Data Cleaning
Introduction

The PERSIMUNE Data Warehouse (DWH) contains data from many different sources and is continuously expanding. The vast amounts of data that are stored require consistent and continuous cleaning, quality assurance and evaluation in order to provide the enriched datasets for researchers. As part of engaging in the collaborative research infrastructure of PERSIMUNE we ask you to contribute to the data cleaning if you require data that hasn’t previously undergone the cleaning process. When you request access to data, PERSIMUNE will let you know if cleaning is needed for your data request and engage in a dialogue regarding your possibilities for contribution.

Cleaning process

The cleaning process takes place at the PERSIMUNE location where the Data Management Study Interest Group will assist and supervise. We provide the facilities to get the work done. Briefly, the cleaning process consists of the following steps:

1 – Identification of codes

The interesting variable might be identified by more than one code, you need to identify all relevant codes as well as code location in the DWH tables. 

2 – Triangulate versus other source


Check with other source if the DWH contains the amount of data to be expected for the variable.

3 – Examine data quality

Check if the data is what you expect. Are the values within the expected range, are they complete and without duplications. 

4 – Define clean-up rules


Based on your knowledge from step 3 define rules to clean-up duplicates, missing values etc. in order to make data uniform and ready for statistical analysis.
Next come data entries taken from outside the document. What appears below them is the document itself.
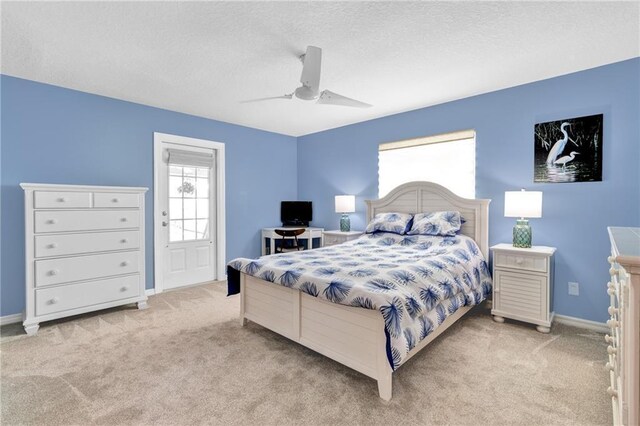 bedroom with baseboards, a ceiling fan, light colored carpet, and a textured ceiling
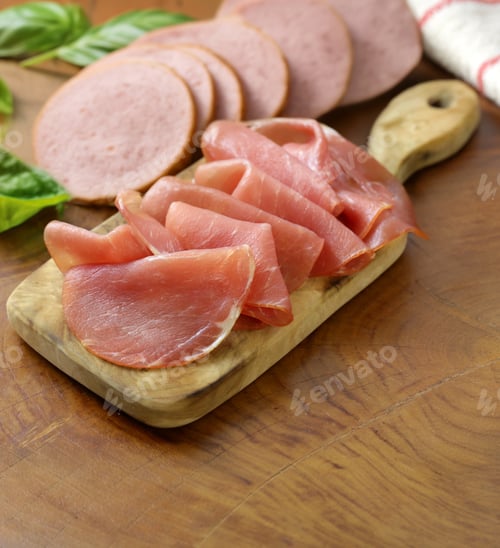 Preview: smoked ham of pork on a wooden board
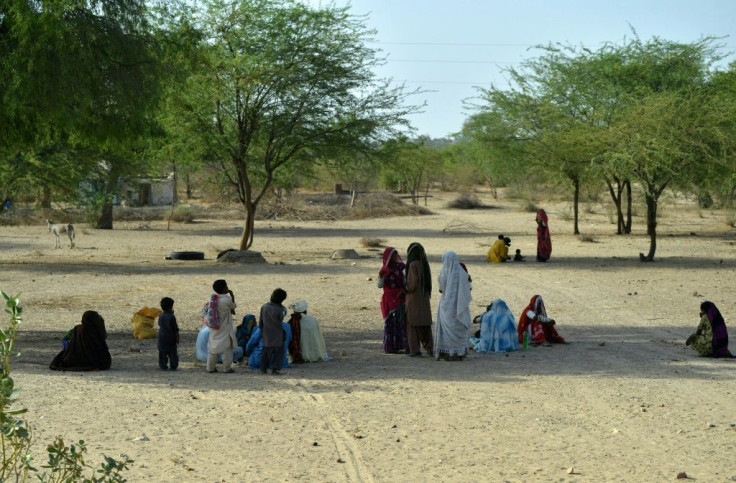 Pakistani villagers sit under trees on a hot summer day in Sindh province in May 2018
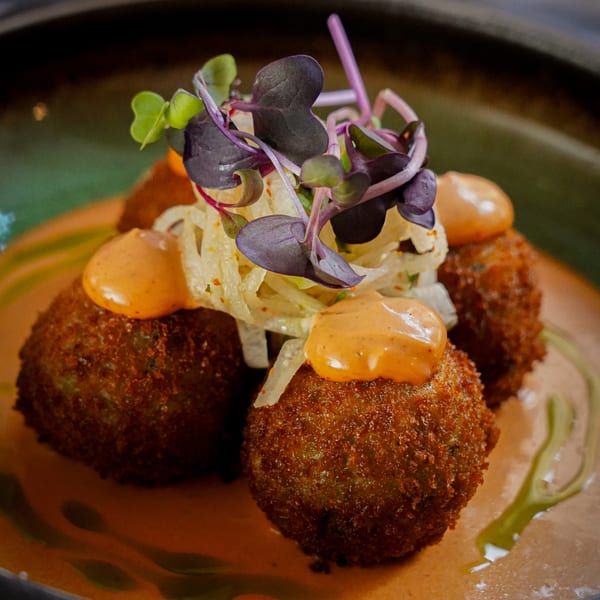 Close-up of crispy vegan arancini balls topped with orange sauce and microgreens on a green plate.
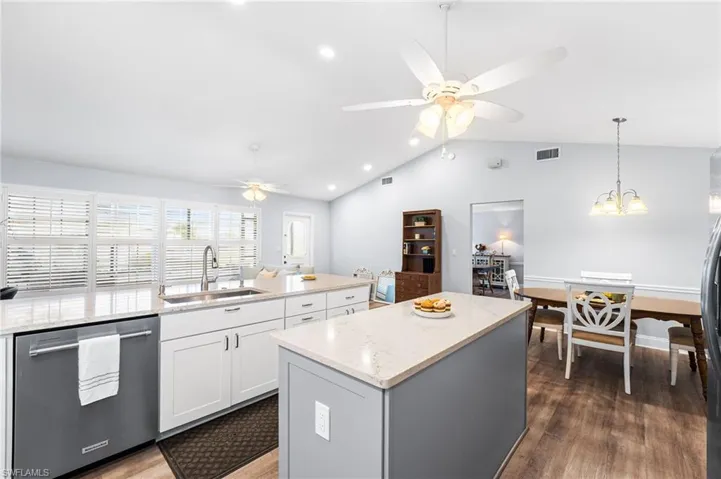 Kitchen featuring stainless steel appliances, dark wood-type flooring, a sink, visible vents, and a center island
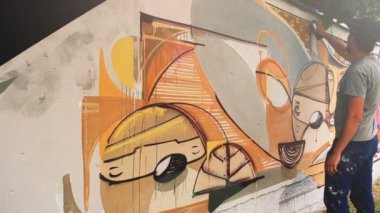 Sanatçı çitlere grafiti çiziyor. Çitin üzerindeki graffiti.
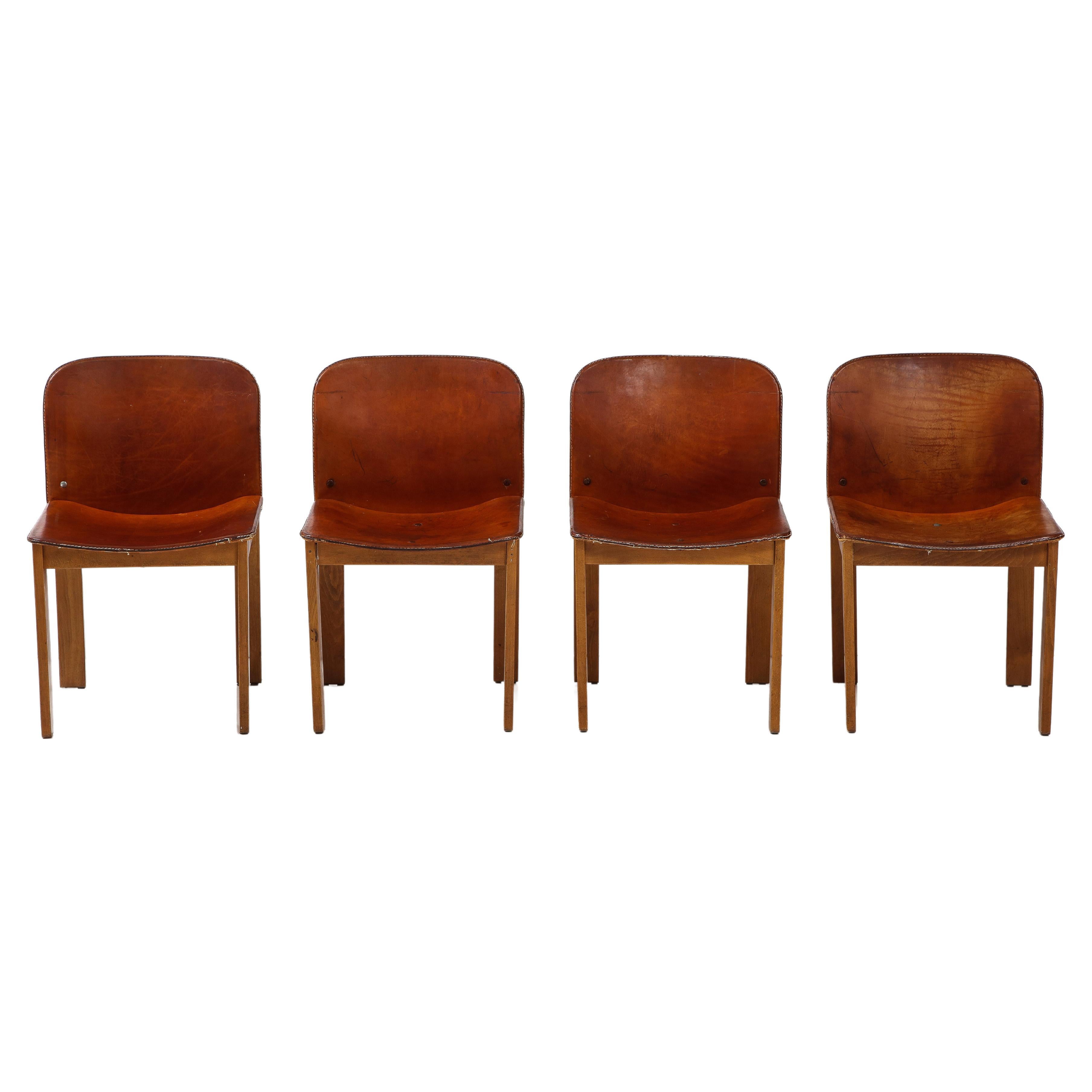 Set of 4 model '121' dining chairs; These chairs have walnut wooden frames and seats and backs covered with cognac colored leather. 
Designed by Afra and Tobia Scarpa and manufactured by Cassina, Italy 1965. 
Size: 31
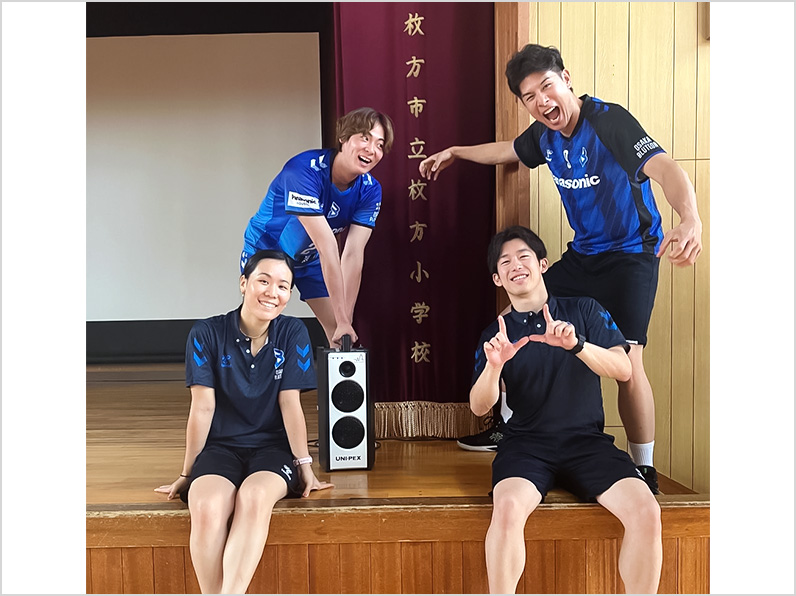 写真:ポーズをとる永露選手、今村選手、辻本通訳、山口コーチ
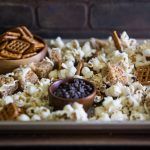 Crispy Pumpkin Spice Snack Mix | This amazing mix is infused with the flavors of Fall, including pumpkin and cinnamon. Say goodbye to plain old popcorn, and hello to the sweet and salty flavors of this delectable mix! | Tried and Tasty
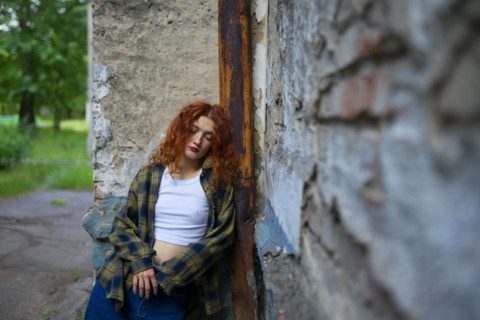 Tired woman with closed eyes leaning on building wall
5 – Validation and suggestions for prospective data quality monitoring


Apply and validate the rules from step 4. Revise and adapt the rules as needed for automatic implementation in the Data Warehouse to ensure the consistency and continuation of your cleaning effort.  


Time investment

How much time to invest in going through the steps of the cleaning process depends on your level of experience with databases.  You should expect to spend from 2 days to 15 days per variable.